In Indonesia, officials say a record 30 million people were expected to travel this year for the annual mudik, as the hometown journey is called, for the Idul Fitri holidays.
Air travel in Indonesia has seen an uptick in recent years as disposable incomes rise. Plugging into this demand is Jakarta-based aviation company CeoJetset.
It is offering private jets for those who want to avoid the crowds at overbooked airlines.
Demand has increased since the firm started offering its services during this holiday period last year, said CeoJetset general manager Mohammad Ariandi. Among the most popular are the Jakarta-Surabaya and Jakarta-Singapore routes.
"This is a very new service still at an 'introductory campaign stage'," said Mr Alwas Kurniadi Yarman, a senior wealth manager at private lender Bank Negara Indonesia (BNI), which has a one-year alliance contract with CeoJetset.
The flights do not come cheap, even on the discounted fares offered by BNI.
A ride in an Embraer Phenom 300 jet from Jakarta to Surabaya will set one back by more than 210 million rupiah (S$21,900), with the client allowed to bring five other passengers.

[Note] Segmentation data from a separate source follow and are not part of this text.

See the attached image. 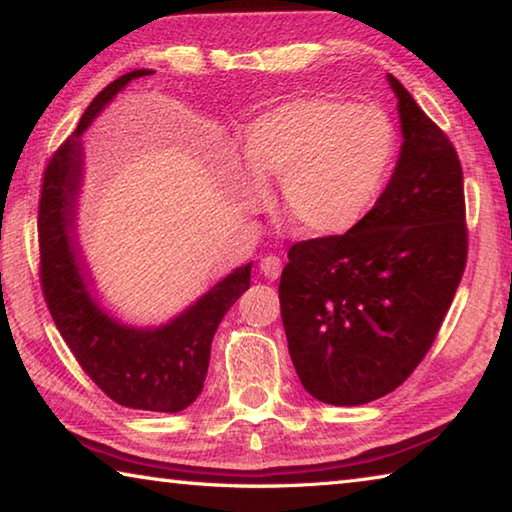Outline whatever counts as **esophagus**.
I'll list each match as a JSON object with an SVG mask.
<instances>
[{
  "instance_id": "esophagus-1",
  "label": "esophagus",
  "mask_w": 512,
  "mask_h": 512,
  "mask_svg": "<svg viewBox=\"0 0 512 512\" xmlns=\"http://www.w3.org/2000/svg\"><path fill=\"white\" fill-rule=\"evenodd\" d=\"M259 271H262L266 280H277V277H280V273H282L280 257H275V255L264 257L262 262H259Z\"/></svg>"
}]
</instances>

In Malaysia, the main North- South Expressway out of Kuala Lumpur was jammed for long stretches some 100km out of the capital city yesterday, as travellers headed towards the northern states such as Kedah and Penang, and southern states like Johor and Melaka.
The key Karak Highway to reach Peninsular Malaysia's east coast states of Pahang, Kelantan and Terengganu also saw bumper- to- bumper traffic, local media reported.

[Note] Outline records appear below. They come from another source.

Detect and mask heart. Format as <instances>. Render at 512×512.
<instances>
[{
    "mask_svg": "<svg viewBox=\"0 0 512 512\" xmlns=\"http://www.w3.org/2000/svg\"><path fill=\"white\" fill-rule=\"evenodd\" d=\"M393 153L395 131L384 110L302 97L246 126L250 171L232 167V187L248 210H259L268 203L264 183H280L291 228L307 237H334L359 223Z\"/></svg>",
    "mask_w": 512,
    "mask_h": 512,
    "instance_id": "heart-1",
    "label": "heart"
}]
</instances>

At ports and jetties facing Sumatra, tens of thousands of Indonesians working in Malaysia patiently queued up for their ferries home. These included Penang port, Bagan Datuk jetty in Perak, Port Klang port in Selangor, and jetties in Melaka and Batu Pahat, Johor.
There are nearly one million Indonesians working in Malaysia legally, and about one million more who are illegal migrant workers.
There is a silver lining for those who remain in the big cities after millions are gone for the week.
Accountant Ida Abdullah is staying put in Subang Jaya as her family all live in the Selangor suburb next to Kuala Lumpur. "I'm happy the roads here are empty - it makes it easier for us to go shopping."